### Required task A
Return every line of the listing verbatim, leaving nothing out and changing nothing.

╭─ Quoted text

# DFT of Transient vs. Analytical Solution

I'm trying to compute the Fourier Transform of a lightning impulse waveform. The python code I'm using is below. The problem that I am running into is that the magnitude of the DFT and the magnitude of the analytically derived Fourier Transform are off by a factor equal to 1 / time period, where the time period is the length of time that I am using to model the signal for the DFT.

from math import *
import numpy as np
import matplotlib.pyplot as plt

def Impulse(t, V_0=1.04, alpha=0.0146e6, beta=2.467e6, t_chop=float("inf")):
if t<=t_chop:
return V_0 * (exp(-alpha*t)-exp(-beta*t))
else:
return 0

npImpulse = np.vectorize(Impulse, excluded=['V_0', 'alpha', 'beta', 't_chop'])

# Sampling rate and time vector
total_time = 500e-6 # seconds
n_samples = 2**24
sampling_rate = n_samples/total_time # Hz (samples/s)

╰─
╭─ Listing

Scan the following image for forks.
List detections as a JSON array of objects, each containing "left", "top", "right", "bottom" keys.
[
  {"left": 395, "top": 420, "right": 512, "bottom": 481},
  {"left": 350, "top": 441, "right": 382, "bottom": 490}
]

╰─

### Required task B
Resume the question above about taking the DFT of a lightning impulse waveform, continuing after its last line.

### Task answer A
Scan the following image for forks.
List detections as a JSON array of objects, each containing "left", "top", "right", "bottom" keys.
[
  {"left": 395, "top": 420, "right": 512, "bottom": 481},
  {"left": 350, "top": 441, "right": 382, "bottom": 490}
]

### Task answer B
t_values = np.linspace(0, total_time, n_samples)

# Time constants
tau1 = 68.2e-6
tau2 = 0.405e-6

y_values = npImpulse(t_values, V_0=1.0, alpha=1/tau1, beta=1/tau2)

# plot with various axes scales
plt.figure(1)
plt.plot(t_values, y_values)
plt.grid(True)
plt.show()

# FFT calculation
sp = np.fft.rfft(y_values) # real FFT, + freq only
freq = np.fft.rfftfreq(y_values.size, t_values[1]-t_values[0])

# Normalization
# This is where things are not right.  Should be dividing by n_samples, not samples/sec
sp = sp / n_samples

# Calculation of Fourier Transform analytically
sp_analytic_real = tau1/(1+(2*pi*freq*tau1)**2)-tau2/(1+(2*pi*freq*tau2)**2)
sp_analytic_imag = -(2*pi*freq*(tau1**2)/(1+(2*pi*freq*tau1)**2)-2*pi*freq*(tau2**2)/(1+(2*pi*freq*tau2)**2))
sp_analytic_mag = np.sqrt(sp_analytic_real**2 + sp_analytic_imag**2)

plt.figure(2)
plt.plot(freq, np.abs(sp), label='FFT')
plt.plot(freq, sp_analytic_mag, label='Analytic')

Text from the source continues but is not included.